::: SUPPLIED TEXT :::
I’ve been thinking a lot about good code lately, if only because I’ve been stuck in the unfortunate situation of having to deal with bad code. Without going into the gory details, the people who wrote the bad code were convinced it was good so I had to spend a lot of time and energy explaining why it was not good, and, therefore, what good code is. (With indifferent success, it has to be said; there are none so blind as those who will not see).
A digression: my plan when I started this blog was to keep the articles frequent, regular, game-focussed and specific. Obviously things have been neither frequent nor regular for some time now, and this article continues the ‘recent’ trend of being neither game-focussed nor particularly specific. What can I say? Plans change, life circumstances change, and work on Pandemonium (the game) is on hiatus; at least this isn’t another “how to get into the games industry” article (which is for a blogger what crates are for games designers). I hope you still find it interesting, and as always feedback is very welcome and gratefully received.
So: what is good code? Can we even place a value judgement on code as “good” or “bad”? After all, there are very often many different ways to achieve the result you’re looking for; code is part art and part science, and there’s not a single non-trivial program in all of coding history that is entirely unable to be improved in any way. (Even “Hello, world!” could be localised…). Well, to consider it from the converse point of view, if code crashes or gives the wrong results, it must be bad code; therefore, it is reasonable to conclude that if it ‘works’ (however that is defined), it may be good code. There is however much more to it than that, as we shall see, and there may often be debate, discussion, and extensive philosophising as to exactly what is “good”.
The following list may not be exhaustive, though I think it’s a pretty good start. In general, each item is given in a rough order of priority, those things that I consider most important listed first – but it is critical to understand that what is “important” can vary greatly depending on context. For example you will see that I normally prize readability ahead of performance, but if your profiling reveals that one function is dropping your frame rate from 60Hz to 10Hz, you have no choice but to optimise it, even at the expense of readability.
Good code is…
…correct. It is amazing how often programmers will miss this one when discussing good code. Games programmers, in particular, have an unnerving tendency to mention “fast” as the first thing they think of when talking on this subject. This is a nonsense. The code must do what it is intended to do, correctly, or else it cannot possibly be good.
There is an important implication here. Firstly, the phrase what it is intended to do implies that good code begins with requirements, specification and design – all before a single line of code is written! Exactly how you generate the code design is itself a subject worthy of lengthy discussion, but outside the scope of this article.
Consider: correct isn’t really enough. Provably correct is much, much better. More on this later.
…readable. How long does it take to type enough text to fill, say, a page-long function? Probably only a few minutes. Obviously there’s a significant amount of time invested in working out what to type, but it doesn’t take long. However you are certain to need to read it later – to review it before you commit it into source control, when QA find a bug, when you need to explain it to a colleague, when a colleague needs to understand what it does without you there to explain. Code must therefore be written to WORM – Write Once, Read Many, and I think this is the second most important requirement after correctness.
::: INFORMATION SHOWN :::
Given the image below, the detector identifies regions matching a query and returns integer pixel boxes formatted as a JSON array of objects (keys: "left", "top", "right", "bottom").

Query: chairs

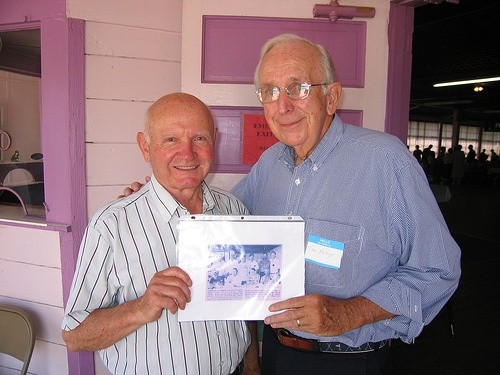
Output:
:::
■ GOALS
**1.** In the article on good code, what does the acronym WORM stand for?
**2.** Reproduce the article on good code starting at "There is an" and ending at "of this article.", substituting "user stories" for "requirements".
The data that comes after the article on good code is unrelated material.

■ SOLUTIONS FOR EACH TASK
**1.** Write Once, Read Many.

**2.**
There is an important implication here. Firstly, the phrase what it is intended to do implies that good code begins with user stories, specification and design – all before a single line of code is written! Exactly how you generate the code design is itself a subject worthy of lengthy discussion, but outside the scope of this article.